Мысль, что Альбертина может мне заявить: «Я хочу несколько часов быть одной, я хочу быть в отсутствии двадцать четыре часа», наконец, может обратиться ко мне еще с какой-нибудь просьбой о свободе, которую мне трудно было бы предугадать, но которая меня пугала, – эта мысль промелькнула у меня в голове на вечере у Вердюренов. Но она тут же исчезла: ей противоречило все, что Альбертина постоянно твердила мне о том, как хорошо живется ей у меня. Если у Альбертины и было намерение меня покинуть, то проявлялось оно не прямо: оно угадывалось в печальных взглядах, в признаках нетерпения, в словах, которые его никак не выражали, но, если вдуматься (да и думать-то было нечего – язык страсти понимаешь мгновенно, даже простонародье понимает слова, порожденные тщеславием, злопамятностью, ревностью, туманные, однако пробуждающие у собеседника некую интуитивную способность, которая подобна «здравому смыслу», «самому распространенному, – по словам Декарта406, – свойству на свете»), объяснялись только жившим в ней чувством, которое она скрывала и которое могло довести ее до составления планов жизни без меня.
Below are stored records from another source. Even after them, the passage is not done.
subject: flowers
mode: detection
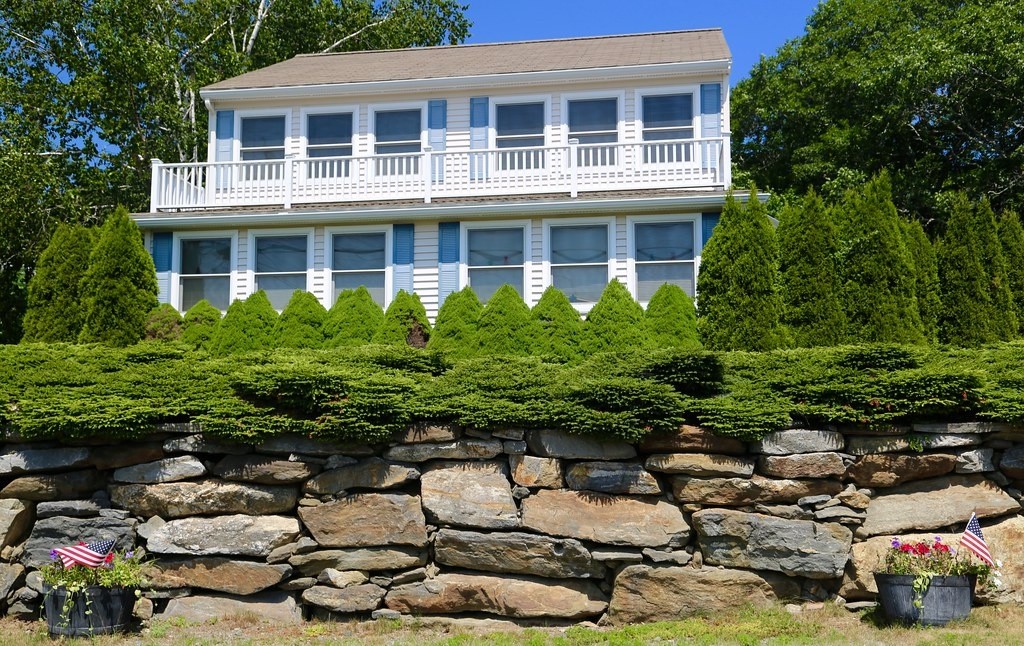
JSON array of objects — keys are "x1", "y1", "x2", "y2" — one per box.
[
  {"x1": 884, "y1": 535, "x2": 1002, "y2": 610},
  {"x1": 39, "y1": 537, "x2": 159, "y2": 646}
]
В выражении этого намерения не было никакой логики; равным образом, предчувствие этого намерения, появившееся у меня в тот вечер, оставалось столь же неясным. Я продолжал жить, строя гипотезу, согласно которой я должен был все, что мне говорила Альбертина, принимать на веру. Но возможно, что все это время меня не оставляла другая гипотеза, на которой мне не хотелось задерживаться; это тем более вероятно, что, если бы не вторая гипотеза, я бы не постеснялся объявить Альбертине о моем отъезде к Вердюренам, а некоторое удивление, которое вызвал во мне ее гнев, было бы непонятно. По всей вероятности, во мне жило представление совсем о другой Альбертине – не о той, которую я создал в своем воображении, не о той, чей образ искажали ее слова, но и не абсолютно выдуманной, потому что она представляла собой зеркало некоторых прежних ее душевных движений, как, например, ее неудовольствие из-за того, что я поехал к Вердюренам. Частые тревоги, охватывавшие меня уже давно, боязнь сказать Альбертине, что я ее люблю, – все это соответствовало моей второй гипотезе, объяснявшей также многое другое и отличавшейся еще тем свойством, что если я принимал первую, то вторая становилась от этого еще правдоподобнее, так как, объясняясь Альбертине в любви, я этим только ее раздражал (впрочем, она приводила другую причину своего раздражения).
Должен сознаться, что мне показались особенно важными и поразили меня, как симптом обвинения, которое будет ей мною предъявлено, ее слова: «Наверно, у них на вечере будет мадмуазель Вентейль», на что я ответил с наивозможной жестокостью: «Вы мне не говорили, что встретили госпожу Вердюрен». Если Альбертина была со мной суха, то, вместо того чтобы признаться, что мне грустно, я становился злым.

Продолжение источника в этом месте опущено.